Is Your Net Performer Score Keeping You From Finding Good Candidates?
Net Performer Score(NPS) has always been used to gauge a company’s customers relationship and loyalty, but why does it matter in recruiting? Well in recent years with the emergence of social media and sites like glassdoor, the way you portray yourself online affects your Candidate NPS. Are your employees leaving glowing reviews online and encouraging their friends and contacts to work with your company? Or are you having issues keeping talent and your management style is driving away employees who in turn detract others from working with you.
Glassdoor conducted a survey and found that poor candidate experience or bad reputation as two of the main reasons candidates reject job offers. If you add the customer behavior trend to that model:
- Only 1 out of 26 unhappy customers complain (less than 1%), but 67% of unhappy customers stop doing business with the company they’re unhappy with.1
- 87% of customers tell others about a good experience, but 95% share bad experiences.2
- A customer experience promoter has a lifetime value that’s 600 to 1,400% greater than a detractor.
And you can see how bad employee experiences can really affect good talent from applying.
It also helps keep candidates as customers, protects your brand and prevents job ghosting
Measuring eNPS
So How do you go about measuring your Candidate NPS? The best way is to send surveys to candidates after an interview and for employees it would be after they started working, this can be done with the help of a variety of online tools.
And here is how you would break it down :
Each answer is based on a 10-point scale, with “1” being “Not at All Likely to Recommend” and 10 being “Extremely Likely to Recommend.” Companies organize the responses to measure not only their overall NPS, but also the percentage of Promoters, Passives, and Detractors:
Promoters are those people who respond with a 9 or 10.
Passives are those people who respond with a 7 or 8.
Detractors are those people who respond somewhere between a 0 and 6.
To get to a score, we simply subtract the number of Detractors from the number of Promoters. The resulting percentage is the Net Promoter Score. You can use this to see how any new initiatives you’ve launched are paying off.
Let’s look at a real world example, Google’s eNPS is at 42, which is an outstanding score, most companies should strive to be at or near 20. This also explains why they also have one of the highest employee satisfaction rates, 97% of employees at Google Inc. say it is a great place to work compared to 59% of employees at a typical U.S.-based company.
Which allows them to hire and maintain the world’s best talent and why they continue to grow exponentially compared to similar sized companies.
How can you improve eNPS?
A study revealed that only about 33% of employees are engaged at work.

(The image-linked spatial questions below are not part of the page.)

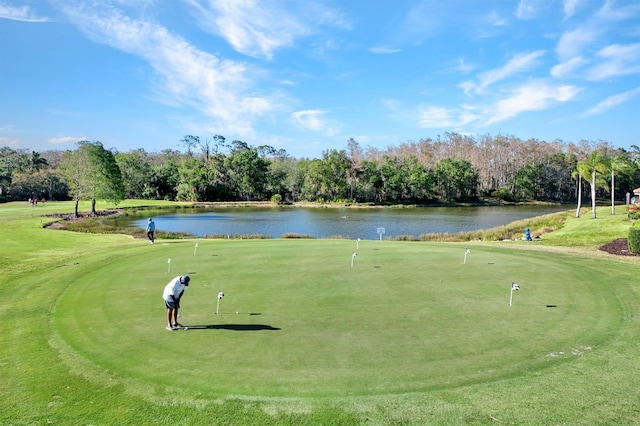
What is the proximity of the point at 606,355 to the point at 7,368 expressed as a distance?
14376 mm

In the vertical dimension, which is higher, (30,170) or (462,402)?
(30,170)

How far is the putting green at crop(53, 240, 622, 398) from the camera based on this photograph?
9172 millimetres

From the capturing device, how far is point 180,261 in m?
22.0

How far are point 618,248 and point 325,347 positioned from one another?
24727mm

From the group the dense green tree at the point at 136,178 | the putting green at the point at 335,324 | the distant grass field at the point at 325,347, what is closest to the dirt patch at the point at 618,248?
the putting green at the point at 335,324

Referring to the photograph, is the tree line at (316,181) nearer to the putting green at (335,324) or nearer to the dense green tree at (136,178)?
the dense green tree at (136,178)

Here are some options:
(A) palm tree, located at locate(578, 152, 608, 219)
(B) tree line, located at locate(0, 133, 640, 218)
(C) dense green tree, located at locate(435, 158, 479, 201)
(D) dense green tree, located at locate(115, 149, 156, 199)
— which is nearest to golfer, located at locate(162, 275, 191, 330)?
(A) palm tree, located at locate(578, 152, 608, 219)

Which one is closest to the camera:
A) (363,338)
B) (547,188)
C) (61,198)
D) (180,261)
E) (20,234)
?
(363,338)

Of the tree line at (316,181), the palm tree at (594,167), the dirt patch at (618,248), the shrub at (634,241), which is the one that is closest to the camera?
the shrub at (634,241)

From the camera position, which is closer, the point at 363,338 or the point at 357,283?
the point at 363,338

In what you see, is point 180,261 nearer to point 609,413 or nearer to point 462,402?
point 462,402

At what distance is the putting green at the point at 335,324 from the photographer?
9.17 m

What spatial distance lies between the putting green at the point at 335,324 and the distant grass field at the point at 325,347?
55mm

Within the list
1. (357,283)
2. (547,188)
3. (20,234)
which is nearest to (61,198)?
(20,234)
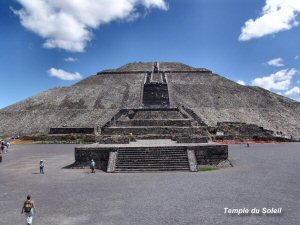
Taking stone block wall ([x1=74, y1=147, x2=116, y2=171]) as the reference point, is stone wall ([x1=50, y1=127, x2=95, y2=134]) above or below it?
above

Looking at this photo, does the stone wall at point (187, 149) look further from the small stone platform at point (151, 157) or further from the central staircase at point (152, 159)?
the central staircase at point (152, 159)

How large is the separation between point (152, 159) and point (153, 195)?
655cm

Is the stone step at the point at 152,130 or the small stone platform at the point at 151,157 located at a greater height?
the stone step at the point at 152,130

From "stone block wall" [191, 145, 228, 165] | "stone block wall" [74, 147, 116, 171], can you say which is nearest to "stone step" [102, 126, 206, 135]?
"stone block wall" [74, 147, 116, 171]

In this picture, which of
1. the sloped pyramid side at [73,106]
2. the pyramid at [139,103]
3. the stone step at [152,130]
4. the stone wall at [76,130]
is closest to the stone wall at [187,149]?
the stone step at [152,130]

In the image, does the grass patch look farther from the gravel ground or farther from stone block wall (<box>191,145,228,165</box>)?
the gravel ground

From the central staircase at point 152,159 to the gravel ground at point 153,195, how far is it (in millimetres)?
1219

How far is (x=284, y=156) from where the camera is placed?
21.9m

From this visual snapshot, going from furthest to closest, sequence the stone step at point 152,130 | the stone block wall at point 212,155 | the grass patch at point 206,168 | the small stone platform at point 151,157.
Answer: the stone step at point 152,130
the stone block wall at point 212,155
the small stone platform at point 151,157
the grass patch at point 206,168

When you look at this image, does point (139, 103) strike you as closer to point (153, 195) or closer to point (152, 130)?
point (152, 130)

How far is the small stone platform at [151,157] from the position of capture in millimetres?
17859

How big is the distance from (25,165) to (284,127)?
34.7 metres

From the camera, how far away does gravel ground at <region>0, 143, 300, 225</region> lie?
9273mm

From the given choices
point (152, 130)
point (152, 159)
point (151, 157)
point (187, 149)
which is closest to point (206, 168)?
point (187, 149)
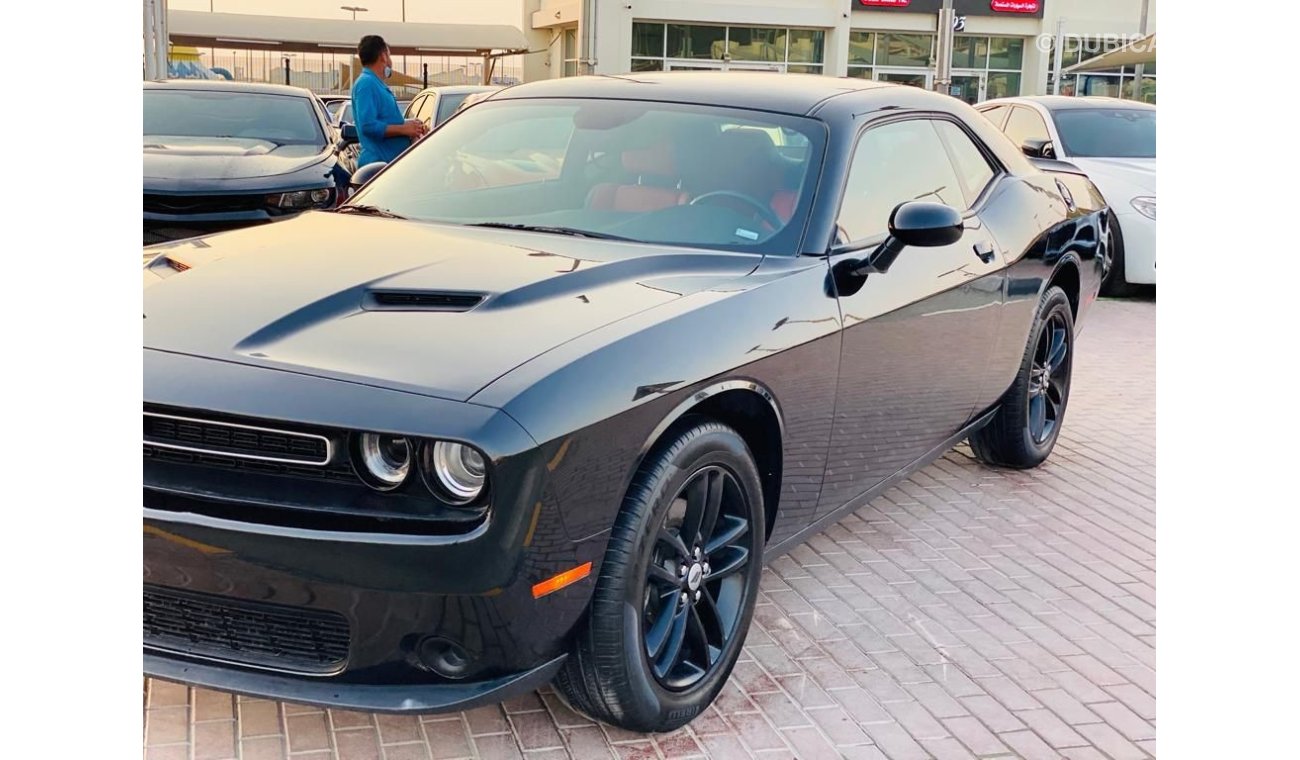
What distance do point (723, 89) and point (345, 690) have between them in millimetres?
2499

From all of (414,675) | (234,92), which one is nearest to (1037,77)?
(234,92)

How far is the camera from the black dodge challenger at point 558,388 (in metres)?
2.49

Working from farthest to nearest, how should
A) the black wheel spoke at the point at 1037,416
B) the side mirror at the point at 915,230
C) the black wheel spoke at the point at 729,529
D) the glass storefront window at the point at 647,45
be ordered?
the glass storefront window at the point at 647,45 → the black wheel spoke at the point at 1037,416 → the side mirror at the point at 915,230 → the black wheel spoke at the point at 729,529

And the average employee spends about four years at the same job, this number is far lower for the millennial demographic. So you can see why a lot of companies are having trouble holding on to talent. Millennials especially are twice as likely to leave a job if it doesn’t satisfy their personal requirements.
One of the core tenants of eNPS is having solid employee engagement. In addition you can look into having a set of great work benefits, like dental and vision to boost your employee satisfaction and turn them into promoters.

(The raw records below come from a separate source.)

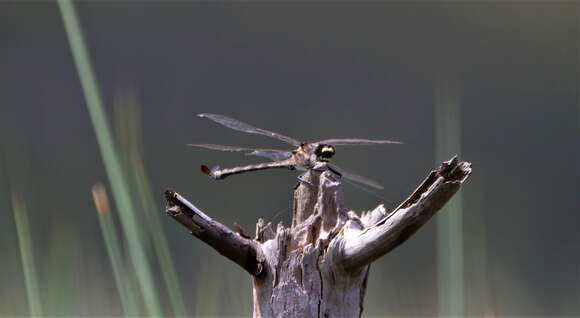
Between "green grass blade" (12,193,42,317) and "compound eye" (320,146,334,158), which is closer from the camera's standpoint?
"green grass blade" (12,193,42,317)

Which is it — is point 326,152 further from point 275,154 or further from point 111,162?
point 111,162

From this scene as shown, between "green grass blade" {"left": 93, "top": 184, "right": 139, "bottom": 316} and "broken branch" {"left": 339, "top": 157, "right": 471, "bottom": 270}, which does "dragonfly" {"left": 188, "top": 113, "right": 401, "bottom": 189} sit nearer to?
"green grass blade" {"left": 93, "top": 184, "right": 139, "bottom": 316}

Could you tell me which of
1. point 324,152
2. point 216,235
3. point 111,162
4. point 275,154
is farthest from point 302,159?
point 216,235

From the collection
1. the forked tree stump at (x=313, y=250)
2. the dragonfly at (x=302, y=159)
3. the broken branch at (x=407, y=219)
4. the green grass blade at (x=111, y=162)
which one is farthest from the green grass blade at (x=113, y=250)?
the broken branch at (x=407, y=219)

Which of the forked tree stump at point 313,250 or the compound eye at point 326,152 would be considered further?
the compound eye at point 326,152

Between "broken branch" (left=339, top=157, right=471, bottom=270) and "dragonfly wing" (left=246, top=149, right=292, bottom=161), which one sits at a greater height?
"dragonfly wing" (left=246, top=149, right=292, bottom=161)

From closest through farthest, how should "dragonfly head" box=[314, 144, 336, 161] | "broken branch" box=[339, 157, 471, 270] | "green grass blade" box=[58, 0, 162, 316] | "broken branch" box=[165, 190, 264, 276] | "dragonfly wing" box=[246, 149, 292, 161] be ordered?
"broken branch" box=[339, 157, 471, 270] → "broken branch" box=[165, 190, 264, 276] → "green grass blade" box=[58, 0, 162, 316] → "dragonfly head" box=[314, 144, 336, 161] → "dragonfly wing" box=[246, 149, 292, 161]

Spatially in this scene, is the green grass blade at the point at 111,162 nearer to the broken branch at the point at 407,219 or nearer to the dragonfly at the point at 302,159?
the dragonfly at the point at 302,159

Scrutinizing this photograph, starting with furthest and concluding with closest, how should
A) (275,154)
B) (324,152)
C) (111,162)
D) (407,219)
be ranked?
1. (275,154)
2. (324,152)
3. (111,162)
4. (407,219)

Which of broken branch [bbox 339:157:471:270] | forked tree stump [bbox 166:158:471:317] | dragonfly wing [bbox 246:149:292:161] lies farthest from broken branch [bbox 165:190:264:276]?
dragonfly wing [bbox 246:149:292:161]

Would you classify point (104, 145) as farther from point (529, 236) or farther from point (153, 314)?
point (529, 236)
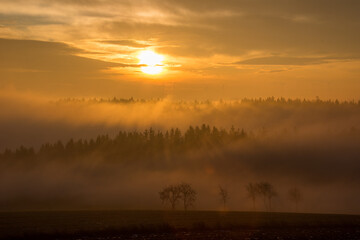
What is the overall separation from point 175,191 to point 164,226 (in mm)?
93265

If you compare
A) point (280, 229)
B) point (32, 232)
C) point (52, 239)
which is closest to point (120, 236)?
point (52, 239)

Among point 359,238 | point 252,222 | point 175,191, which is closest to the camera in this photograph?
point 359,238

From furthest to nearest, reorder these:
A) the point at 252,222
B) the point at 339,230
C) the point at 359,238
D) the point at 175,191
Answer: the point at 175,191, the point at 252,222, the point at 339,230, the point at 359,238

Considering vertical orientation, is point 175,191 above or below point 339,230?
above

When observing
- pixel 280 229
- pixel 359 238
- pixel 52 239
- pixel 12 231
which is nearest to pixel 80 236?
pixel 52 239

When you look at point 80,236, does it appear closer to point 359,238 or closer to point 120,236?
point 120,236

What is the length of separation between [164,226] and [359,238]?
3738 centimetres

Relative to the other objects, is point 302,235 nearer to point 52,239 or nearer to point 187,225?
point 187,225

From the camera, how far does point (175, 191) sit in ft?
582

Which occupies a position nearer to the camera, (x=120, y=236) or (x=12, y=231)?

Another metric to work at is employee experience and satisfaction, having methods to let employees voice their frustrations should give you a way to understand what’s bothering them and help you find solutions for their grievances.
A simple follow-up question provides information about the quality of the employee experience and about the reasons for a particular rating. You can ask all survey participants the same questions rephrase it accordingly:
For promoters: What do you appreciate the most about [company name]?
For passives: What would make your experience at [company name] even better?
For detractors: What can we do to improve your experience at [company name]?
We hope that this blog helped you get a better understanding of now NPS can affect the quality of hires at your company.